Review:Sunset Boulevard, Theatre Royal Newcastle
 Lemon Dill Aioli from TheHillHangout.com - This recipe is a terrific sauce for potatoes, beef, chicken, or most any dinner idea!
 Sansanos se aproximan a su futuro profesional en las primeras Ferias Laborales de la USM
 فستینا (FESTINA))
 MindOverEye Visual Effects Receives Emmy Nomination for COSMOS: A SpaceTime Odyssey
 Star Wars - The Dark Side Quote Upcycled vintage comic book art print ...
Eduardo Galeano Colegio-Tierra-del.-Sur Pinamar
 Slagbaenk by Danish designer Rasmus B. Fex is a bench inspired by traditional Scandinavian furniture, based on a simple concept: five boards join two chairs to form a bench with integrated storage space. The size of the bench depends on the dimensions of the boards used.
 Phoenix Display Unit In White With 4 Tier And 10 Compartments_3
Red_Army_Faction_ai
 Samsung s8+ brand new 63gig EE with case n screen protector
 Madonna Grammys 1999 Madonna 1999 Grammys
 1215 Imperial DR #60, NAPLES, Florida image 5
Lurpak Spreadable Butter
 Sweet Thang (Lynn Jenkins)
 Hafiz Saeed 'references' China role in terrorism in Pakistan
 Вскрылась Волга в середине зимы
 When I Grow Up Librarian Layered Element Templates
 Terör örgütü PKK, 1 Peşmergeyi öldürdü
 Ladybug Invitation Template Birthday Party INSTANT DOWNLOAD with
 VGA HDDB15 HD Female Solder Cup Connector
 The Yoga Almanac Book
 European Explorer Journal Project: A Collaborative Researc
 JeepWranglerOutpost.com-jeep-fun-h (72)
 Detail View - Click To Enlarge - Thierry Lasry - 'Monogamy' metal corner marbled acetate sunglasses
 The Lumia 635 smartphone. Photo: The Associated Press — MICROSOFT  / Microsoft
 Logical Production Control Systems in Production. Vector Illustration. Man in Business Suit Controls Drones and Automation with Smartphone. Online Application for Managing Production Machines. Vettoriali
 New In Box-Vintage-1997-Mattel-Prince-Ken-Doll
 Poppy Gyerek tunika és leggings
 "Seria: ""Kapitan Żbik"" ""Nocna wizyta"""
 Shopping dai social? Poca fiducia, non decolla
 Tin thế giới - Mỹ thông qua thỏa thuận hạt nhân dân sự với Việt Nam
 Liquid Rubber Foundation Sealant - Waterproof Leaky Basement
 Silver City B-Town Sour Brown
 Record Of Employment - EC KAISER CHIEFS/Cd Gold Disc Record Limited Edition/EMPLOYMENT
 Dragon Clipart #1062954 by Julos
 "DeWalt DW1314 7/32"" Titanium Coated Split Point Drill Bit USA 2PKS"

• **Aim of the task**: From the data above, output exactly the lines between the one containing "Phoenix Display Unit" and the one containing "VGA HDDB15 HD Female Solder Cup Connector", counting both of them.

• **Task result**:
 Phoenix Display Unit In White With 4 Tier And 10 Compartments_3
Red_Army_Faction_ai
 Samsung s8+ brand new 63gig EE with case n screen protector
 Madonna Grammys 1999 Madonna 1999 Grammys
 1215 Imperial DR #60, NAPLES, Florida image 5
Lurpak Spreadable Butter
 Sweet Thang (Lynn Jenkins)
 Hafiz Saeed 'references' China role in terrorism in Pakistan
 Вскрылась Волга в середине зимы
 When I Grow Up Librarian Layered Element Templates
 Terör örgütü PKK, 1 Peşmergeyi öldürdü
 Ladybug Invitation Template Birthday Party INSTANT DOWNLOAD with
 VGA HDDB15 HD Female Solder Cup Connector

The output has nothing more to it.